Big tech may be driving the stock market, but after a blow-out first quarter, big oil would like a word.

After finishing 2023 in the red as the broader market soared, energy stocks have started 2024 with a sharp rally that has them beating tech indexes this year. Specifically, the closely watched Energy Select Sector exchange-traded fund, or XLE, is up more than 13% since the start of January while the Nasdaq 100 Index has gained just 8.7%. Rising oil is helping, as West Texas Intermediate crude broke above $80 a barrel in mid-March for the first time since November and held there.

“Most investors coming into 2024 weren’t expecting anything out of energy,” Roth analyst Leo Mariani said by phone. But the stocks “roared back like a lion with an awesome March.”

Energy led the the S&P 500’s 11 market sectors last month, rising more than 10% compared with the next closest group, utilities, at 6.3%, and the 3.1% gain in the broader index. Following that performance, energy investors are now looking to the April 3 OPEC oil-market monitoring meeting for clues on crude’s direction, which could add fuel the rally or cause it to stall.

“Right now, investor sentiment could go either way,” Pickering Energy Partners Chief Executive Officer Dan Pickering said.
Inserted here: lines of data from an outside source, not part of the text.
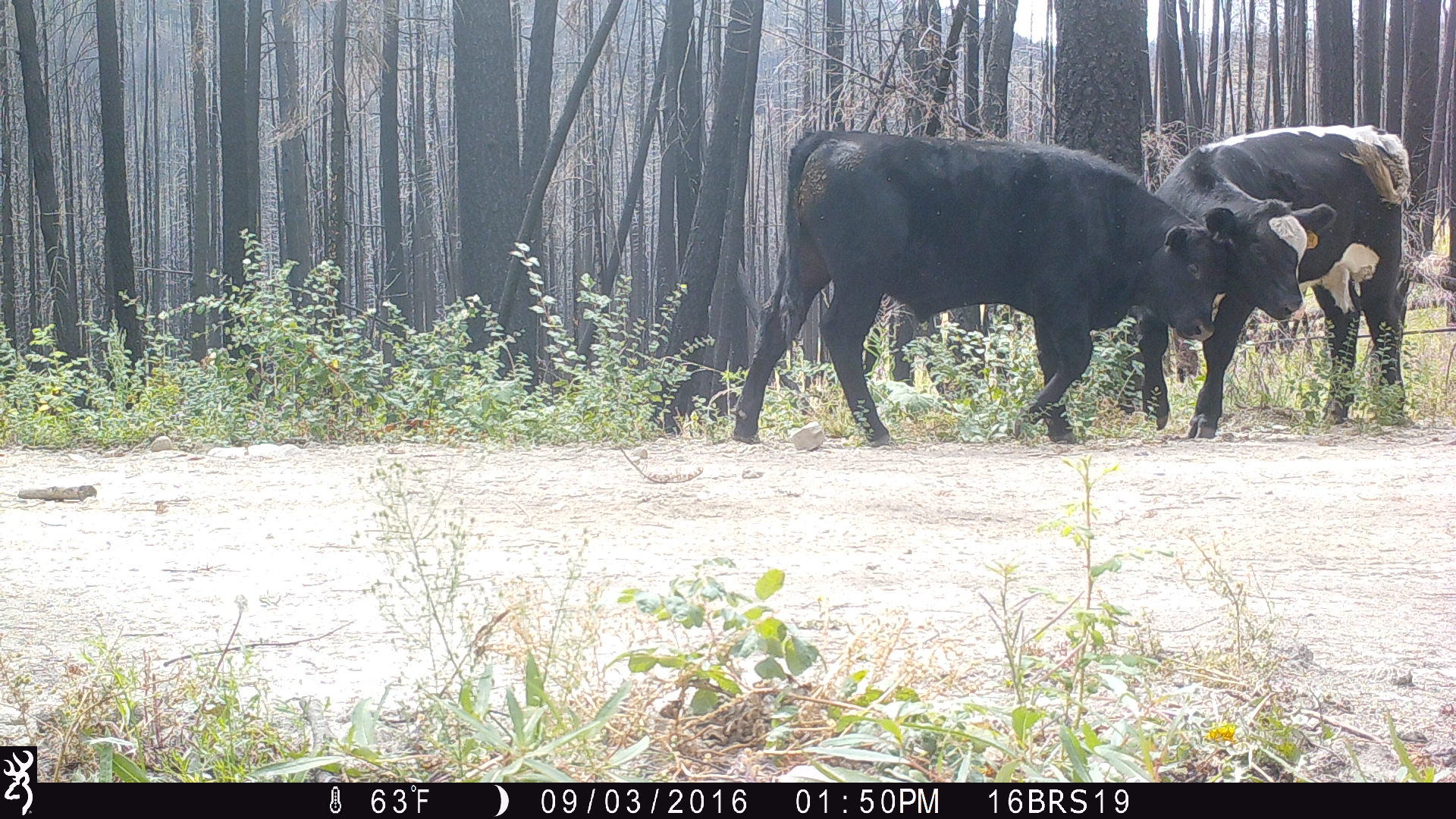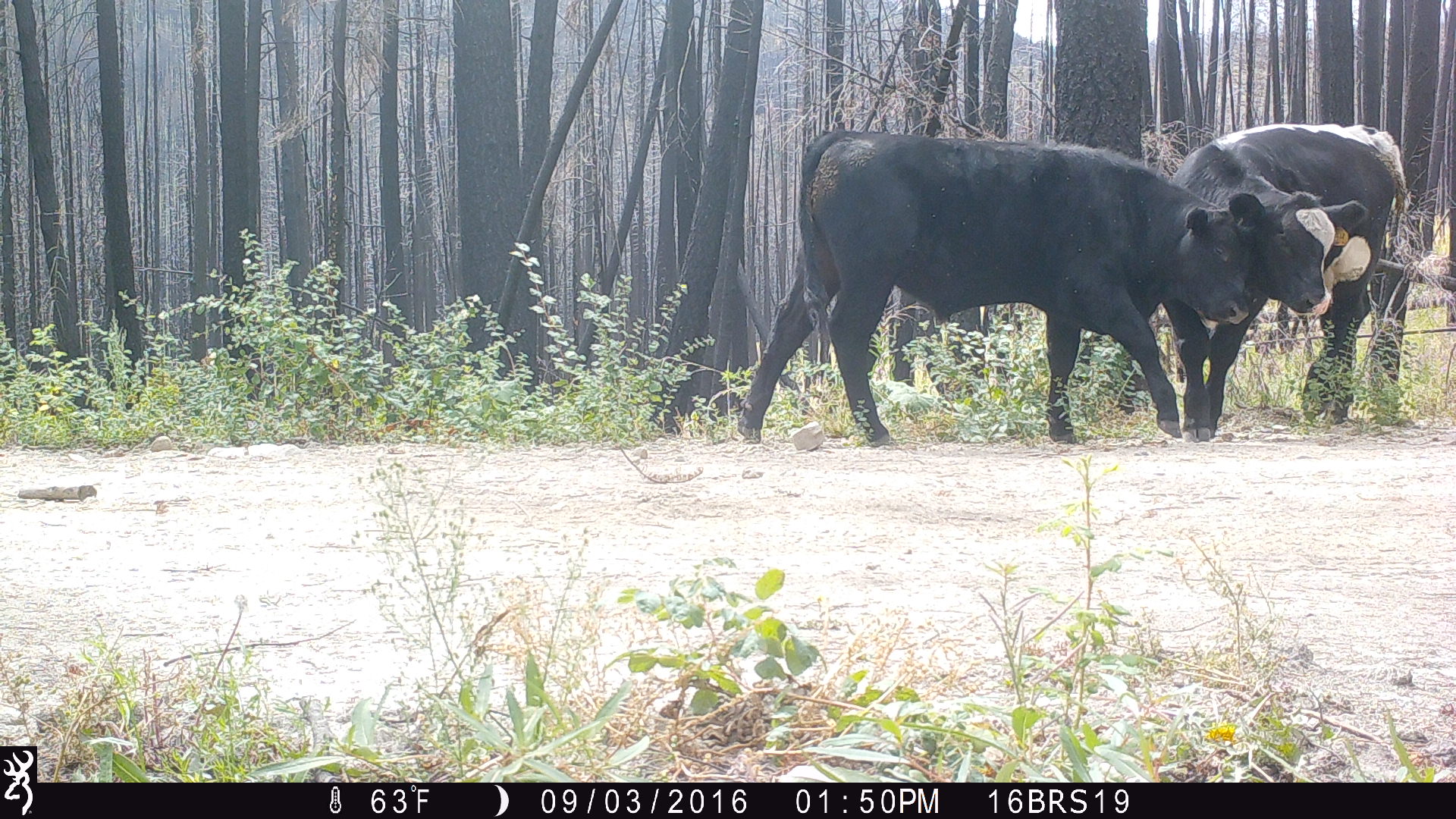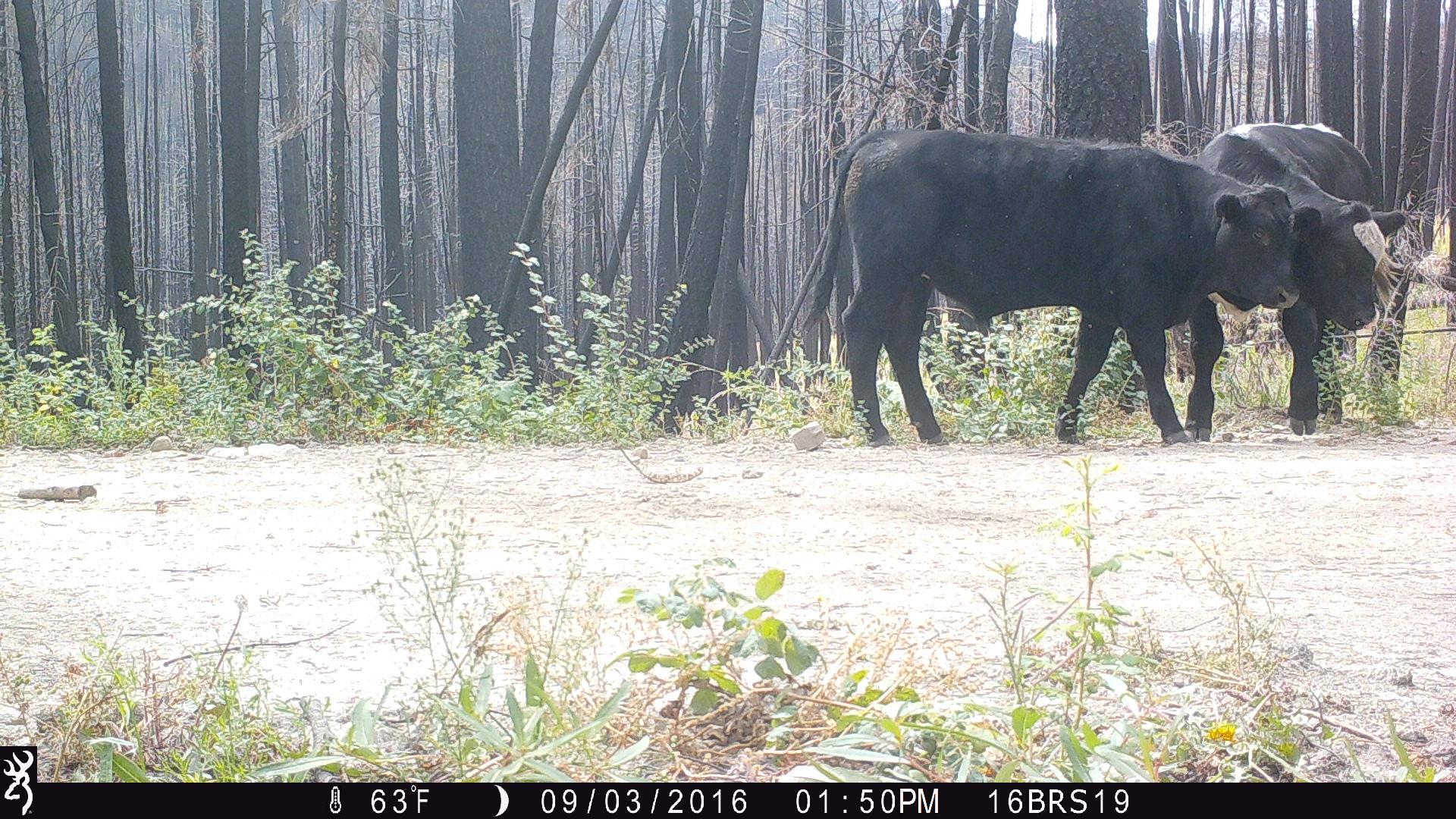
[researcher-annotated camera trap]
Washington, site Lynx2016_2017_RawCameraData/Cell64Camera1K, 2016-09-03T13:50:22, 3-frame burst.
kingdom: Animalia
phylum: Chordata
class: Mammalia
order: Artiodactyla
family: Bovidae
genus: Bos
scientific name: Bos taurus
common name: domestic cattle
Domestic cattle (Bos taurus). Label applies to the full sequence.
He likened energy’s first-quarter to the beginning of a binge-worthy TV show. “A number of people 1.5 episodes in, trying to commit to whether they binge this season — and Q2 may be the point where you say, I’m staying up all night.”

What OPEC Says

Some of that will depend on what OPEC+ members say this week, particularly if they signal plans to hold the line on previously announced voluntary cuts through the first half.
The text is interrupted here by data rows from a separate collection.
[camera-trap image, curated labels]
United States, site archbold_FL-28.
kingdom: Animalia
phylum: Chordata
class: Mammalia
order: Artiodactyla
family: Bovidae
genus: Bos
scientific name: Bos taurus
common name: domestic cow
“I think at this point, the market is expecting OPEC to maintain restraint,” Hennessey Funds portfolio manager Ben Cook said by phone. He likened the OPEC meeting to a Federal Reserve decision, where the outcome may be expected, but the messaging is equally important.
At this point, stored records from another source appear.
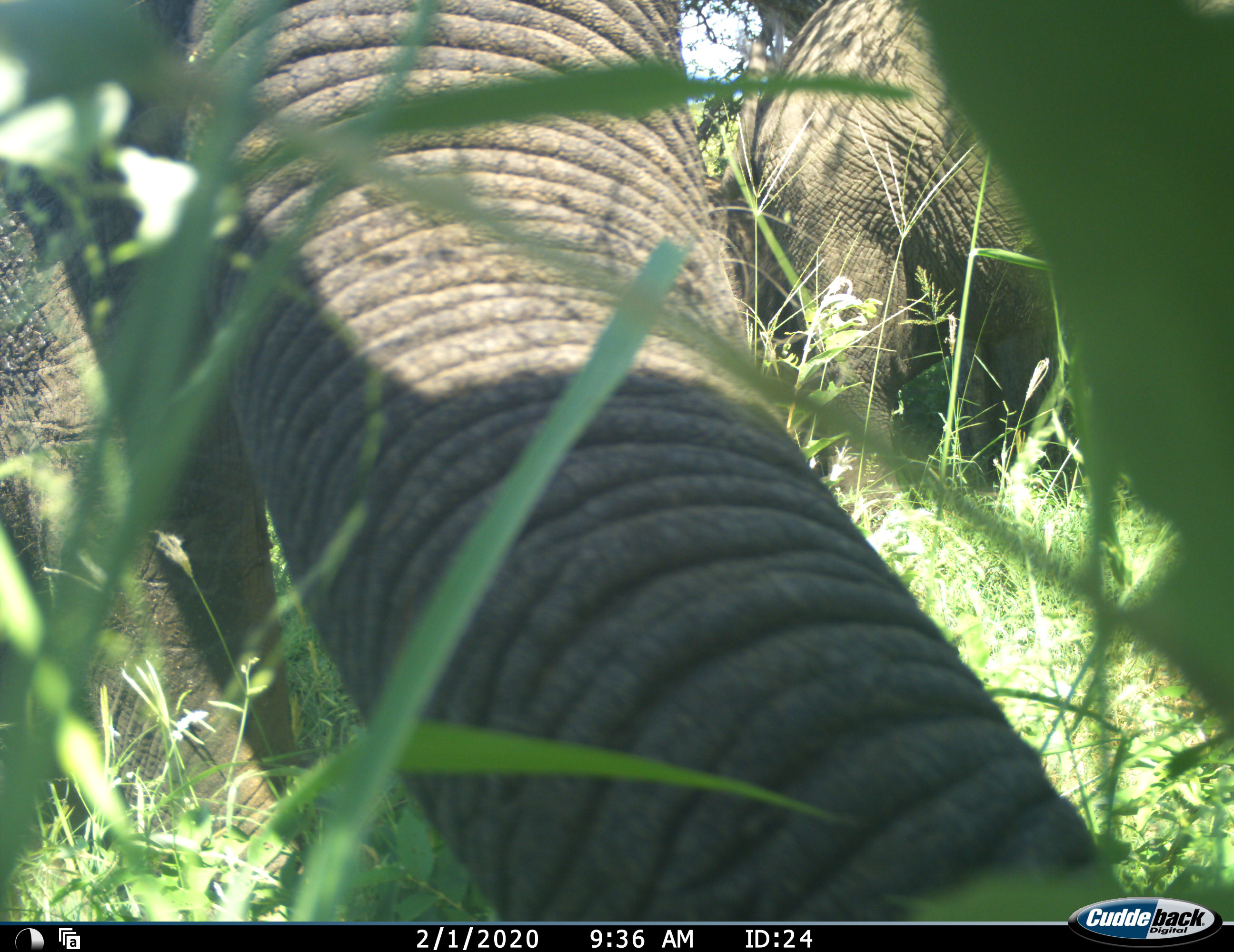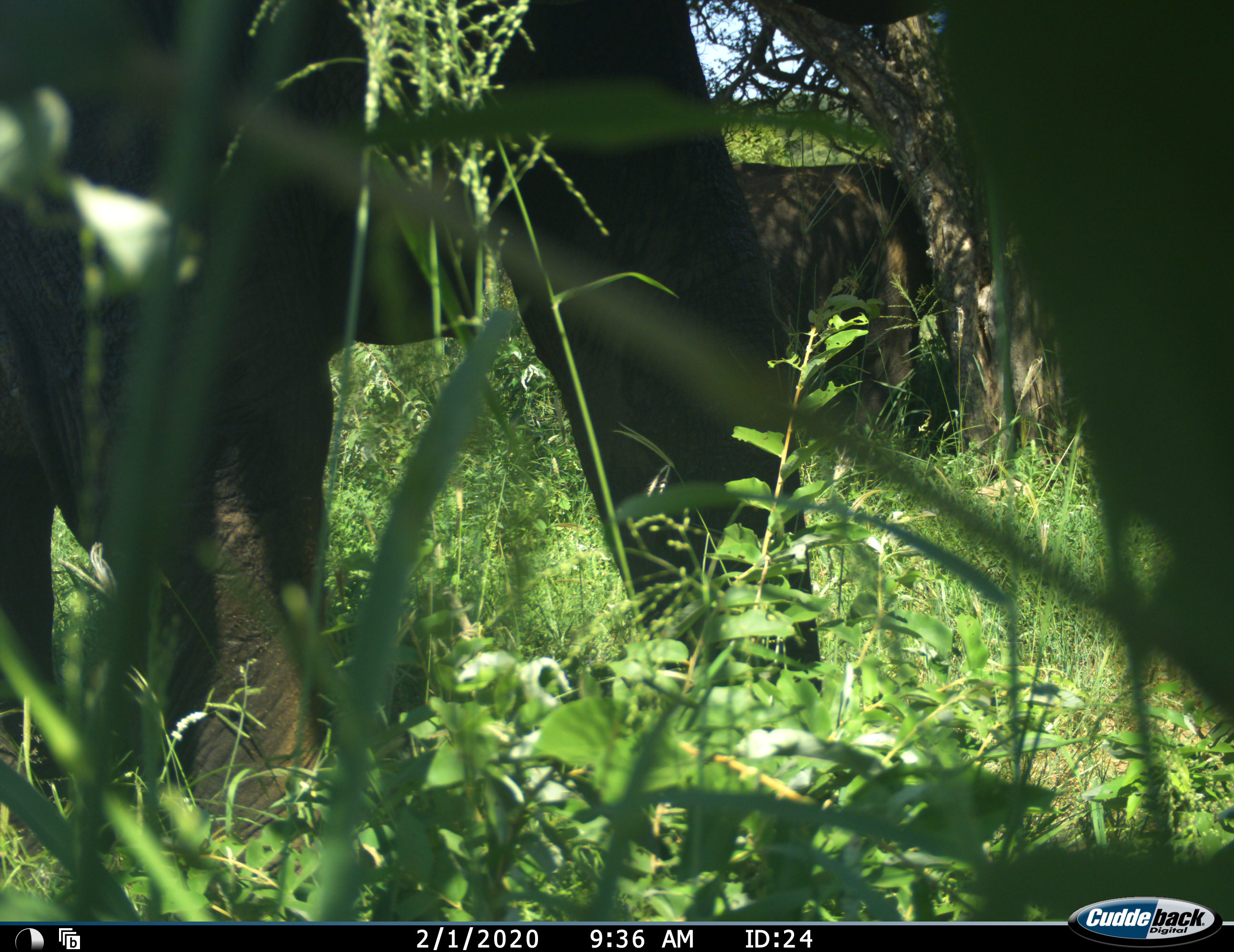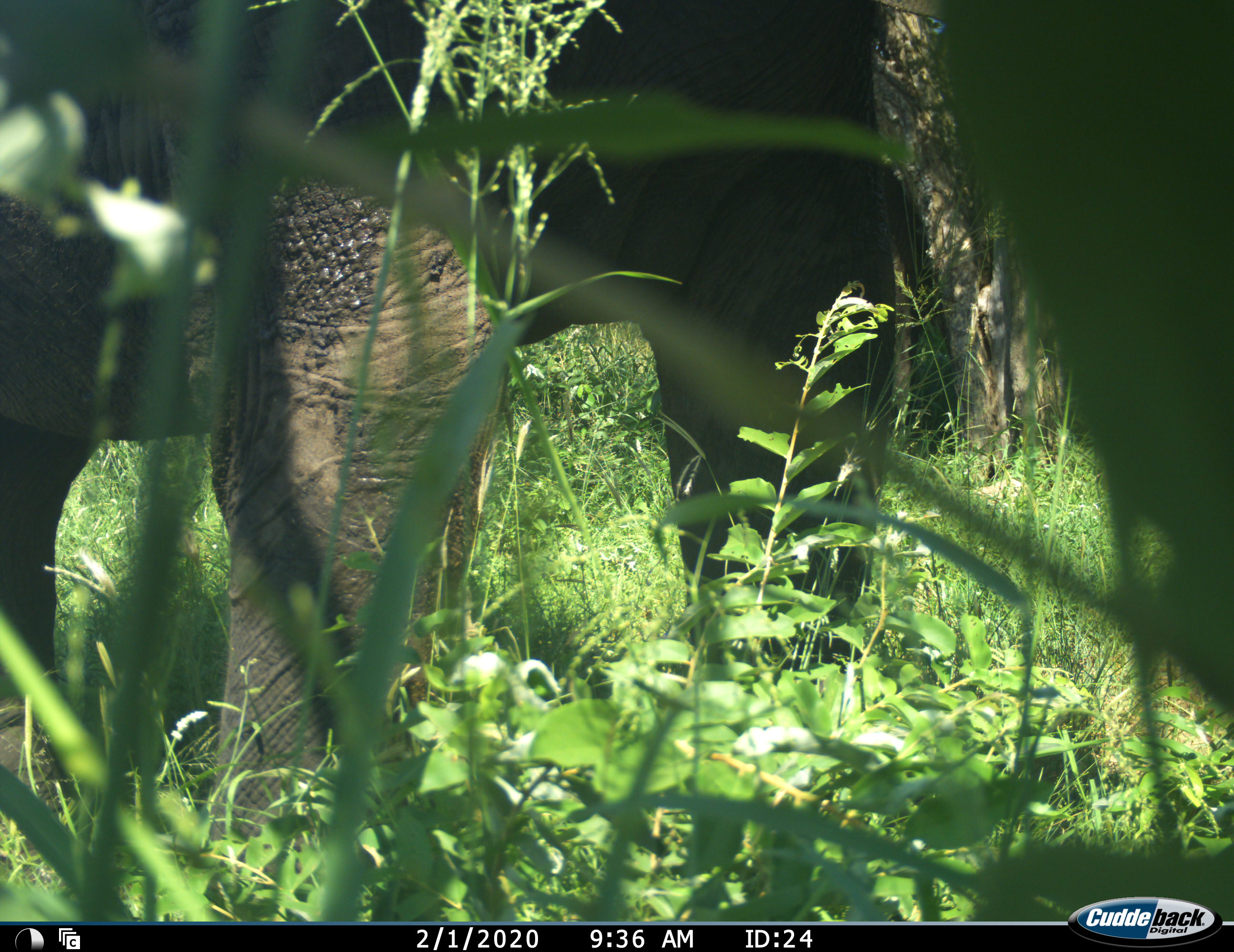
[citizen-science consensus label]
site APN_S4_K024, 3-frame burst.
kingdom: Animalia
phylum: Chordata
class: Mammalia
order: Proboscidea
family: Elephantidae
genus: Loxodonta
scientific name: Loxodonta africana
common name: african bush elephant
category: elephant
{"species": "elephant (african bush elephant) (Loxodonta africana)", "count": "3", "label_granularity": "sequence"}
Russia’s decision to cut production could push Brent crude to $100 a barrel this year, JPMorgan analysts led by Natasha Kaneva wrote. It’s currently trading in the high $80s and could reach the $90s by May, they wrote.

Amid that bullishness, some investors are snapping up shares in mid-sized oil producers, which offer more torque to the rising commodity price. Diamondback Energy Inc., for example, is up 28% this year and climbed every day but two in March while posting 15-day winning streak, the longest for any S&P 500 stock this year.

“You’re going to see the most rapid pickup in earnings estimates will not be on the largest producers because they have lower costs,” said Cole Smead, president of Smead Capital Management. “It will be on the smaller producers.” Some of the stocks he’s buying are Apa Corp. and Ovintiv Inc., as well Canadian producers such as MEG Energy Corp. and Strathcona Resources Ltd.

Refining stocks have been hot for even longer than oil companies. The VanEck Oil Refiners ETF is up up over 15% in the last five months, outperforming integrated companies such as Exxon Mobil Corp. and Chevron Corp. as well as gains in crude.

Refining Bets

The refined products market has been tight, and capacity has only gotten more precious as Ukrainian military strikes knock out Russian facilities. That’s why some investors see the refining business as a way to play the rally in energy from here.

“We have spare capacity in crude, but refining capacity is what’s really being constrained by the Red Sea and by what’s happening with Russia,” said Rebecca Babin, senior energy trader at CIBC Private Wealth Group. “So the story behind the scenes is really in the products.”

To be sure, Wall Street widely expects energy stocks to post declining earnings this year, including an almost 27% drop in first-quarter profits thanks to lower year-over-year oil prices. That’s by far the worst expected performance of any S&P 500 sector, according to data compiled by Bloomberg Intelligence.

However, some analysts are starting to flip those expectations. Morgan Stanley US equity strategist Mike Wilson, for instance, upgraded energy to overweight on a combination of rising oil prices, “inflecting earnings revisions, strong breadth and compelling valuations.” Energy valuations continue to trade at a historic discount to the S&P 500 and, with higher free cash flow yields, there is “a path to further outperformance,” he wrote in a note to clients on March 25.

Indeed, energy is also the cheapest sector in the market, which is helping draw new investors in, even as the rally remains somewhat lowkey so far.

“There’s been a quiet rally in this sector that is catching a few people by surprise,” BMO Capital Markets analyst Jeremy McCrea said, adding that investors who were betting on an electric future are beginning to think that “maybe we’re going to be using oil and gas for a bit longer than expected.”